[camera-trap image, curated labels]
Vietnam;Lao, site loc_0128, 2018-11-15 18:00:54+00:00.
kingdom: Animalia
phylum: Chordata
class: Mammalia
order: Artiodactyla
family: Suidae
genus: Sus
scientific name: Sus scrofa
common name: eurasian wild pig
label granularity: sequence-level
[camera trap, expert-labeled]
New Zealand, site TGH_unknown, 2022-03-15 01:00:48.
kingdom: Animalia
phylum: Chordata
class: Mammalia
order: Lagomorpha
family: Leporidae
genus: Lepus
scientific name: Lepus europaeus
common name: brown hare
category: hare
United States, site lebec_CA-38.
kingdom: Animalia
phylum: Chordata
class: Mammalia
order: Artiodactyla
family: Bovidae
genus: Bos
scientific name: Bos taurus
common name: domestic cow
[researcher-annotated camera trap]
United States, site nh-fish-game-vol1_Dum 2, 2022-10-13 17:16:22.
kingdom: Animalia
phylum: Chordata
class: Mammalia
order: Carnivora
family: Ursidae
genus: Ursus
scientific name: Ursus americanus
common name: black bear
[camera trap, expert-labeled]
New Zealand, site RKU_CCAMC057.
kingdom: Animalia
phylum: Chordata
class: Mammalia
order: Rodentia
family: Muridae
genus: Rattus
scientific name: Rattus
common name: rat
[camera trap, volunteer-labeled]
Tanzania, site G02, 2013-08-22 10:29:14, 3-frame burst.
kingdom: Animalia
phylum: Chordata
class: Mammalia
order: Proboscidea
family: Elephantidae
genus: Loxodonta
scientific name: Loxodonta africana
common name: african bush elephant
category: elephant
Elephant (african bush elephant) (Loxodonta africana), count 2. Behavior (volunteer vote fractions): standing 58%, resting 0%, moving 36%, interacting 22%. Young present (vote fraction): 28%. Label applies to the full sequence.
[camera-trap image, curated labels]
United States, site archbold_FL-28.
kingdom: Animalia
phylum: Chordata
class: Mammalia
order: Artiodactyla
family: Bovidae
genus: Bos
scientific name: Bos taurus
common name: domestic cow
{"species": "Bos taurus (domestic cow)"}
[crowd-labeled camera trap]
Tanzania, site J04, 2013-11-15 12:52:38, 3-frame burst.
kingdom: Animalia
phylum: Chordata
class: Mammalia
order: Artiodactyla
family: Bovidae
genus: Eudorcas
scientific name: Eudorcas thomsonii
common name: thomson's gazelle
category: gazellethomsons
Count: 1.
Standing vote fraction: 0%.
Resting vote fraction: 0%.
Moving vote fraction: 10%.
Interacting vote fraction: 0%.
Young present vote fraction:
************
## What to work on
Go through the listing above and return each line that includes the word "genus".

## The completed task
genus: Sus
genus: Lepus
genus: Bos
genus: Ursus
genus: Rattus
genus: Loxodonta
genus: Bos
genus: Eudorcas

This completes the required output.